**THE PROBLEM**
Copy the part of the ad-reporting article starting with "Requirements" and going on through "expensive to solve.".

(Beginning of SELECTED PASSAGE)

Finally, the analysis is usually multi-dimensional.  The typical user wants to be able to generate summaries and reports in many different ways on demand, often to support the functionality of the application as well as to provide reports to their clients.  Clicks by day, by customer, top ads by clicks, top ads by click-through ratio, and so on for dozens of different types of slicing and dicing.

And as a result, one of the most common questions we hear is how to build high-performance systems to do this work. Let’s see some ways you can build the functionality you need and get the performance you need. Because I’ve built two such systems to manage online ads through Google Adwords, Yahoo, MSN and others, it’s easy and familiar for me to use the example of search engine marketing. I’ll do that throughout this article.

Requirements

The words “need” and “want” are different.  Do you really need atomic-level data?  Do you really need real-time reporting?  If you do, the problem is much more expensive to solve.

Start with the granularity of your data.  What data do you need to make your business run?  If you can’t get access to the time of day of every click on every ad, will it hamper your ability to measure the ad’s value?  Is it enough to know how many times the ad was clicked each day?  If so, you can roll all those events up into a per-day table.

Next, let’s look at “real-time.”  None of the big three (Google, Yahoo, MSN) provides real-time reporting last time I was involved with them (and I suspect this is still true).  It’s too expensive.  Consider your user expectations.  For most applications I’ve been involved with, having day-old data is adequate, and users don’t expect realtime.  The trick here is that when you start out, realtime is possible because your data is small.  “Hey, we do realtime reporting.  Google doesn’t even do that!  We’re better!” Then you get popular :)  And if you’ve promoted your better-ness in the meantime, you might have to do some awkward backpedaling with customers, who now expect realtime data.  The database giveth, and the database taketh away.

(End of SELECTED PASSAGE)
(Beginning of RAW DATA)

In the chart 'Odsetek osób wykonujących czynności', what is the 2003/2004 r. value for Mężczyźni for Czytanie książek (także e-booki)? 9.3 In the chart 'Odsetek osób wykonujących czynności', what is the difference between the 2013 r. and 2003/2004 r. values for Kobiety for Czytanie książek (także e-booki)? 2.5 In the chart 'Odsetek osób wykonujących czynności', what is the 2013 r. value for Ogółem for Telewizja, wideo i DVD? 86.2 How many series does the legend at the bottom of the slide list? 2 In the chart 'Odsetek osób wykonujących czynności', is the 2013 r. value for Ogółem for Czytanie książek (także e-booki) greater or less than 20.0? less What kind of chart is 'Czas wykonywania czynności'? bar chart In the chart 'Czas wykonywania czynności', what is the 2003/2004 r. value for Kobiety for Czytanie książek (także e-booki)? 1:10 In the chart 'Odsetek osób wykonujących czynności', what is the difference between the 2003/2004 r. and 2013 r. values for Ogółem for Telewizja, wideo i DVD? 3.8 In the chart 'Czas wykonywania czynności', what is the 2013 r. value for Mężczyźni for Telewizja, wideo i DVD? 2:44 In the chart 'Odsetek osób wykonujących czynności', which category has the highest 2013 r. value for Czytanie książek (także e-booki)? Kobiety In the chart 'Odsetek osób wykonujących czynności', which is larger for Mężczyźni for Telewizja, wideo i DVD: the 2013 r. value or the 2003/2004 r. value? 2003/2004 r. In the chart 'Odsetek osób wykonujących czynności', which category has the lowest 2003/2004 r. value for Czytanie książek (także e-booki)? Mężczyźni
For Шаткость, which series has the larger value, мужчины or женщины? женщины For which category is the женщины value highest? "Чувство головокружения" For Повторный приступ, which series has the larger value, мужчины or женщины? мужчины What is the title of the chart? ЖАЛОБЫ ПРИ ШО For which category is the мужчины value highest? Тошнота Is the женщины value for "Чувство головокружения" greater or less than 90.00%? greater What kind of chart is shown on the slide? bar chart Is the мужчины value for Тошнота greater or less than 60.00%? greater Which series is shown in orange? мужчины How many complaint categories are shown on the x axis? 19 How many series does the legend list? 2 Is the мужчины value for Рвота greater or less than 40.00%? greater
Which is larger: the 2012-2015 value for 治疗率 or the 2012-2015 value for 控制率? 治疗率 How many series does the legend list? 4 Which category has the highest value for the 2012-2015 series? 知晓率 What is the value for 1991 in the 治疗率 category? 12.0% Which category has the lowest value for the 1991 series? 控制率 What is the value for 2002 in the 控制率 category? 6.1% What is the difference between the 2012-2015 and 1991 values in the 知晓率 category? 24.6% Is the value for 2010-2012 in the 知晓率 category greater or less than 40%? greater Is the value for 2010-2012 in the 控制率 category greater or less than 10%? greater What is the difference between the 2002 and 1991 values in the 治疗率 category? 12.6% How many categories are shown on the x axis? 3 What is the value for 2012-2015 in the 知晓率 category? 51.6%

(End of RAW DATA)

**RESULT BELOW**
Requirements

The words “need” and “want” are different.  Do you really need atomic-level data?  Do you really need real-time reporting?  If you do, the problem is much more expensive to solve.